When we talk about “reopening the economy,” restoring freedom is what we mean: The freedom to earn a living, to worship inside a church, to go shopping, to see a doctor in person, to have important but “non-essential” medical or dental treatments, to enjoy meeting with friends—to live normally.
Arizonans, like all Americans, haven’t experienced “normal” in quite a long time. Everything we do is under the shadow of constant reporting of new coronavirus cases and related deaths. This includes only the fatalities presumably to be from COVID-19. Heart attacks, strokes, cancer, and suicide are not on our mind, although they may well be increasing because of the lockdown and delayed or denied medical care.
The death toll keeps rising. After all, it can’t go down! As of the end of June, 1,600 people have reportedly died in the state as a result of COVID-19. Applied to the Arizona population, that’s roughly one out of 5,000. For perspective, 863 out of 100,000 (43 of 5,000) Americans die of something every year. COVID deaths are most likely in people who have already lived longer than the average lifespan.
The number of cases keeps rising too. Keep in mind that more than 99 percent of “cases” will fully recover, but will still be included in the figure. Perhaps almost all of us will be included in this figure eventually. Hasn’t almost everyone had a cold at some point?
The concern now is a surge in numbers, which just happens to coincide with a surge in testing. Now, we are counting people with mild symptoms or none at all who were infected (and not counted) before. Are more people actually getting infected? The ICUs in hospitals are filling.
Where did the patients get exposed? In a barber shop? Or while protesting in close quarters with thousands of people?

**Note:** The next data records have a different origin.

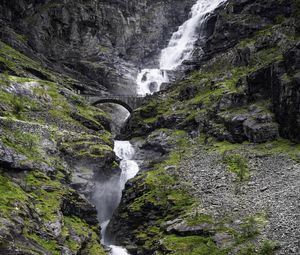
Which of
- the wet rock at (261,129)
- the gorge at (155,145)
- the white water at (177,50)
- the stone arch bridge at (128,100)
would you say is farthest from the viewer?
the white water at (177,50)

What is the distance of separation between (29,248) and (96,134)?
1437 inches

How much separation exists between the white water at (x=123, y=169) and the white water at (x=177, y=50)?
38.6 m

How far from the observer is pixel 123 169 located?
63938mm

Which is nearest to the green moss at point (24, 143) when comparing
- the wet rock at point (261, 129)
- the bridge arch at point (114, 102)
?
the wet rock at point (261, 129)

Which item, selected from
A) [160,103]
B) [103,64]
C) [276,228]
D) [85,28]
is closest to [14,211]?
[276,228]

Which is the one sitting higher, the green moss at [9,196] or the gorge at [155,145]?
the gorge at [155,145]

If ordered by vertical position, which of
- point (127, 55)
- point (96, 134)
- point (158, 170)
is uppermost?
point (127, 55)

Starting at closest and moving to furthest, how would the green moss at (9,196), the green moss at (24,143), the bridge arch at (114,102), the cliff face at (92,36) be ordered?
the green moss at (9,196) → the green moss at (24,143) → the bridge arch at (114,102) → the cliff face at (92,36)

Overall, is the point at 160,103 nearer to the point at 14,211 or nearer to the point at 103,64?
the point at 103,64

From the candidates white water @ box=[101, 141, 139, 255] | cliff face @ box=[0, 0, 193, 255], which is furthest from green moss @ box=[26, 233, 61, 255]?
white water @ box=[101, 141, 139, 255]

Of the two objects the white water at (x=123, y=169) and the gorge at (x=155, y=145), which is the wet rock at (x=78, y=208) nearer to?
the gorge at (x=155, y=145)

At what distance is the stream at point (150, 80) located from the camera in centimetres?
5659

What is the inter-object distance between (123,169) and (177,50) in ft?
227

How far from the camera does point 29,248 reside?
3017cm
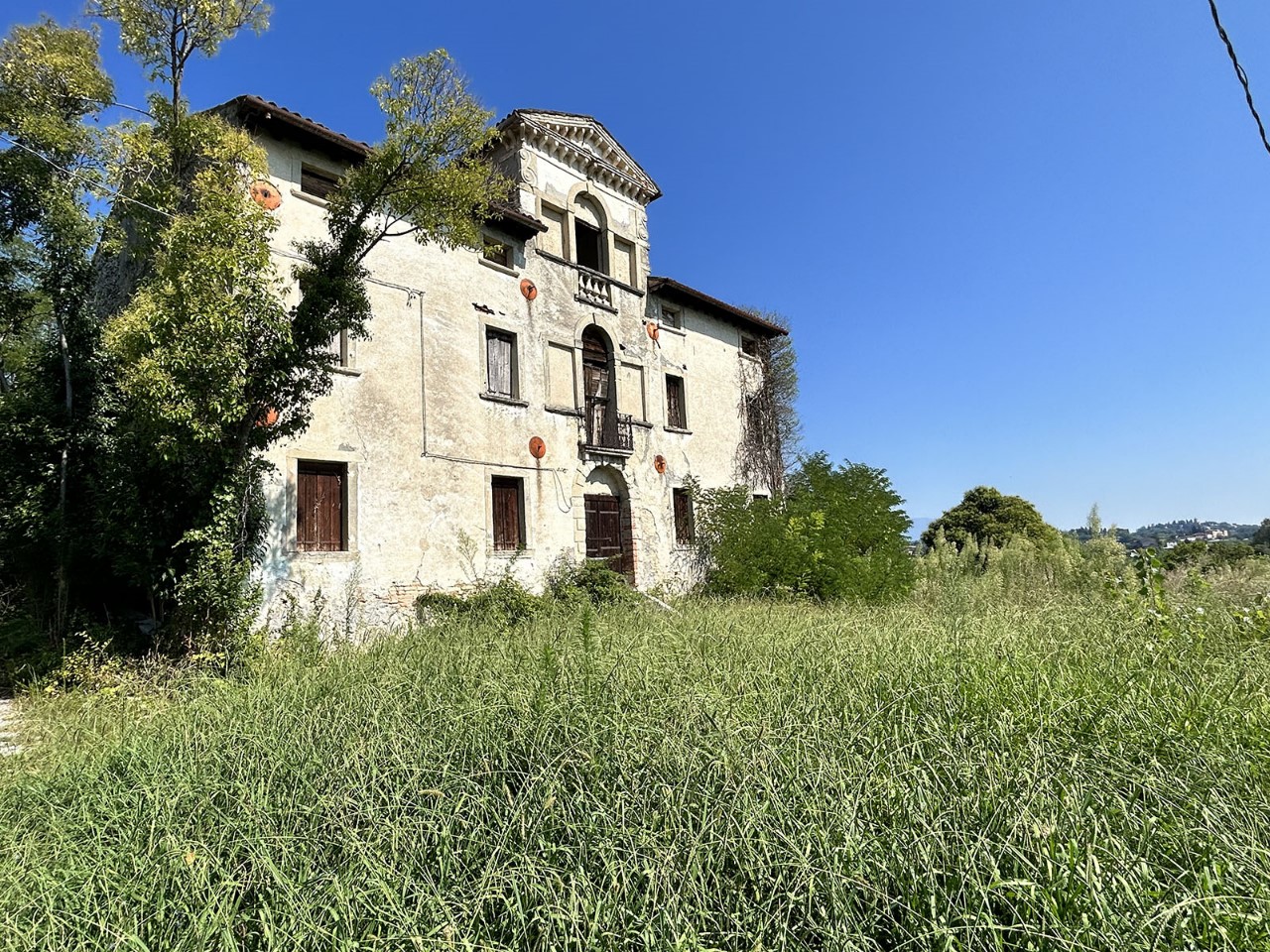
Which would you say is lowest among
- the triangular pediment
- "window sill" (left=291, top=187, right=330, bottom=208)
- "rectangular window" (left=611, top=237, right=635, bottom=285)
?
"window sill" (left=291, top=187, right=330, bottom=208)

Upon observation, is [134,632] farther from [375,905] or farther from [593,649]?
[375,905]

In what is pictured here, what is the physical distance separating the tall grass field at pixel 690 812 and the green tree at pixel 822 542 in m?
7.69

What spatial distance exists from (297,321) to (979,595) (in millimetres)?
9503

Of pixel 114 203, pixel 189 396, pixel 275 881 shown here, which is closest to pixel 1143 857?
pixel 275 881

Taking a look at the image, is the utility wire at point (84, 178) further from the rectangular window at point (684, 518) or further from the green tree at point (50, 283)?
the rectangular window at point (684, 518)

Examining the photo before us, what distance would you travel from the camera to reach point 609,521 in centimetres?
1377

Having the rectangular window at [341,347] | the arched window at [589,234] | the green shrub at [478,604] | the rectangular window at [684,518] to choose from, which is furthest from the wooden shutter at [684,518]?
the rectangular window at [341,347]

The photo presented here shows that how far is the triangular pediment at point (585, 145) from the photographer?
13.0 m

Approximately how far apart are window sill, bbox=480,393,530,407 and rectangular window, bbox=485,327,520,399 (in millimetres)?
136

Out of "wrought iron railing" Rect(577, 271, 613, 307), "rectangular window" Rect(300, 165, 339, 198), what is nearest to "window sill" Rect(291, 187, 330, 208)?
"rectangular window" Rect(300, 165, 339, 198)

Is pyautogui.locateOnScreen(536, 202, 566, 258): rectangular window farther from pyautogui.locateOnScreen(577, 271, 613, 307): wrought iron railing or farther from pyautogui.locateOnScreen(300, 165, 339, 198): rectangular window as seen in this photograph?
pyautogui.locateOnScreen(300, 165, 339, 198): rectangular window

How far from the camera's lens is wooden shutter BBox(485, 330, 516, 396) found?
39.0 feet

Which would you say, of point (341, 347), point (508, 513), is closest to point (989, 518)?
point (508, 513)

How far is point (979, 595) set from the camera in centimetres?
838
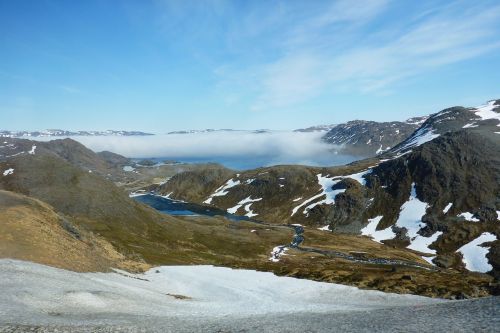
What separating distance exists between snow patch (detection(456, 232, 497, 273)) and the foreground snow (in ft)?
354

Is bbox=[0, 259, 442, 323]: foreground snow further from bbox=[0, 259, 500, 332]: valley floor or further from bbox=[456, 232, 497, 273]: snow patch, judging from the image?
bbox=[456, 232, 497, 273]: snow patch

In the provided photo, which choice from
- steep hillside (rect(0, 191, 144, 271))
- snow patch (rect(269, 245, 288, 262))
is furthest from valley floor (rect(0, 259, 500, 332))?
snow patch (rect(269, 245, 288, 262))

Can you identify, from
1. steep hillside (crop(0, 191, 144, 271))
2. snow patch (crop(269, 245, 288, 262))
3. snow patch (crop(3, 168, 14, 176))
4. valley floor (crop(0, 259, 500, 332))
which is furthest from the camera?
snow patch (crop(3, 168, 14, 176))

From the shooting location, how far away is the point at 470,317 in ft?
106

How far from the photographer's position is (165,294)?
57.1m

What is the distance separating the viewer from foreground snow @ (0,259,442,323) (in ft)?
121

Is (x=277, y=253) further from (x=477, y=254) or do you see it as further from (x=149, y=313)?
(x=149, y=313)

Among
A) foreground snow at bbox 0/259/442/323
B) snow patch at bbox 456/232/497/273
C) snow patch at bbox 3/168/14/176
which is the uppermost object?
snow patch at bbox 3/168/14/176

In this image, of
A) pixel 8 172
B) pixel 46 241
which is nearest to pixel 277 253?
→ pixel 46 241

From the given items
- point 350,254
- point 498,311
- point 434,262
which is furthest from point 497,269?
point 498,311

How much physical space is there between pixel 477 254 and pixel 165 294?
151988 mm

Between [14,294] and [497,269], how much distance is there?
15950 centimetres

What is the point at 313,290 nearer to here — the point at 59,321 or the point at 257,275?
the point at 257,275

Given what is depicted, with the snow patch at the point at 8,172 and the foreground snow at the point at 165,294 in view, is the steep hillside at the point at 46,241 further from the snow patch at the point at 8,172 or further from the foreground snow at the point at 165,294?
the snow patch at the point at 8,172
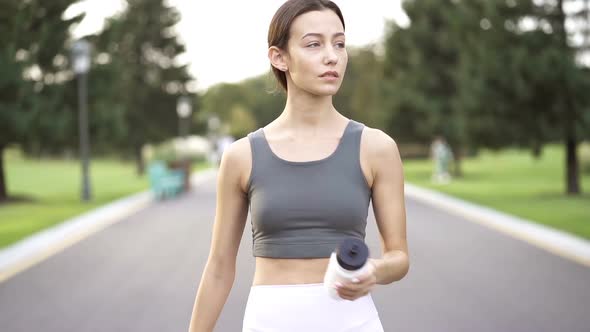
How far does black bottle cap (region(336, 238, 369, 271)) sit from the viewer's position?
5.80ft

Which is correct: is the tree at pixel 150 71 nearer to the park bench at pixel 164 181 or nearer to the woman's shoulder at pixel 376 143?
the park bench at pixel 164 181

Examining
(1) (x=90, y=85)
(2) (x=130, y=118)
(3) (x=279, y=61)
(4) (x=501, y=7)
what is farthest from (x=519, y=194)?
(2) (x=130, y=118)

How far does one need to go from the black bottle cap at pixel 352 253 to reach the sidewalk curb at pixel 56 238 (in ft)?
29.0

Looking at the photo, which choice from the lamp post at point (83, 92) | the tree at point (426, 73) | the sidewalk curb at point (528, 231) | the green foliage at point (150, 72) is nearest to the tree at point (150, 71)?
the green foliage at point (150, 72)

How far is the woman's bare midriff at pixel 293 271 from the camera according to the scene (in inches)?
86.2

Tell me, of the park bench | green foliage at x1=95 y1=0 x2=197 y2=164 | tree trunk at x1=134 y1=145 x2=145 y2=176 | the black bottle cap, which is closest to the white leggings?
the black bottle cap

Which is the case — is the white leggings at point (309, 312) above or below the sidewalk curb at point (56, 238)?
above

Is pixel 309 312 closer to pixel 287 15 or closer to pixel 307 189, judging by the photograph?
pixel 307 189

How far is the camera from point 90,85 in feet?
85.7

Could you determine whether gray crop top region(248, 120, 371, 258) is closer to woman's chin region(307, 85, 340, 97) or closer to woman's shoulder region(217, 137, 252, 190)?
woman's shoulder region(217, 137, 252, 190)

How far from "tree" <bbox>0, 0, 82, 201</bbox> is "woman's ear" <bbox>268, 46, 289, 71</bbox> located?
70.1 ft

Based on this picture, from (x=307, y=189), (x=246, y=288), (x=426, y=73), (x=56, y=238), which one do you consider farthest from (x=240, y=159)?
(x=426, y=73)

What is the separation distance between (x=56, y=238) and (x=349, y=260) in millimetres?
12899

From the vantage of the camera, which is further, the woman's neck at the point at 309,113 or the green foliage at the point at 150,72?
the green foliage at the point at 150,72
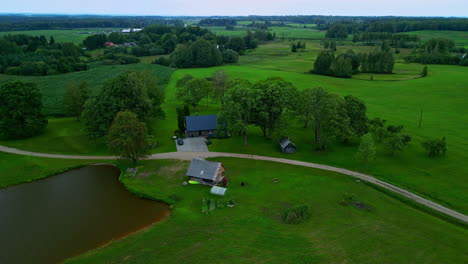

If we don’t go back to work now, we must ask: When may we do so? Will we have to interrupt life for every spike in the curve?
How about for influenza? Remember that Woodstock occurred during the 1968 “Hong Kong flu,” which was more than twice as deadly as COVID-19 is projected to be. Yet there was no panic, no media hype, and no lockdown. The 1958 “Asian flu” was even worse than that.
How long will people cower in their homes in fear and shy away from every person as a possible deadly threat? How long can civil society survive without social contact? How long can we continue to eat without a functioning economy? How can we aid the needy with tax money when tax revenues are drying up as the businesses that provide them go bankrupt?
At this point, the treatment is far worse than the disease. And does the treatment even work?
Countries that have imposed lockdowns have done no better than those that did not. More than 60 percent of recently hospitalized New Yorkers had been “sheltering at home.” The evidence for the unprecedented “social distancing” and masking rules is questionable at best.
So what can we do to protect the most vulnerable, get back to living, and relieve fear?
In high-exposure situations, such as caring for sick patients, effective masks (not bandanas) are essential—along with eye protection and other precautions. If a person is not infected, the possibility of infecting others is zero. If an infected person is truly without symptoms, the risk to others is extremely low. Sick people should not be out in public—or sent to nursing homes!
While we are crippling healthy people with arbitrary, unproven restrictions, we are suppressing discussion or even misrepresenting or banning ways to protect them, such as adequate vitamin D, zinc, and hydroxychloroquine as an early or preventive treatment. It’s time to open free discussion, as well as the economy.
Jane Orient, MD is a doctor in Tucson, Arizona. She serves as Executive Director of the Association of American Physicians and Surgeons and is a partner of the Job Creators Network Foundation.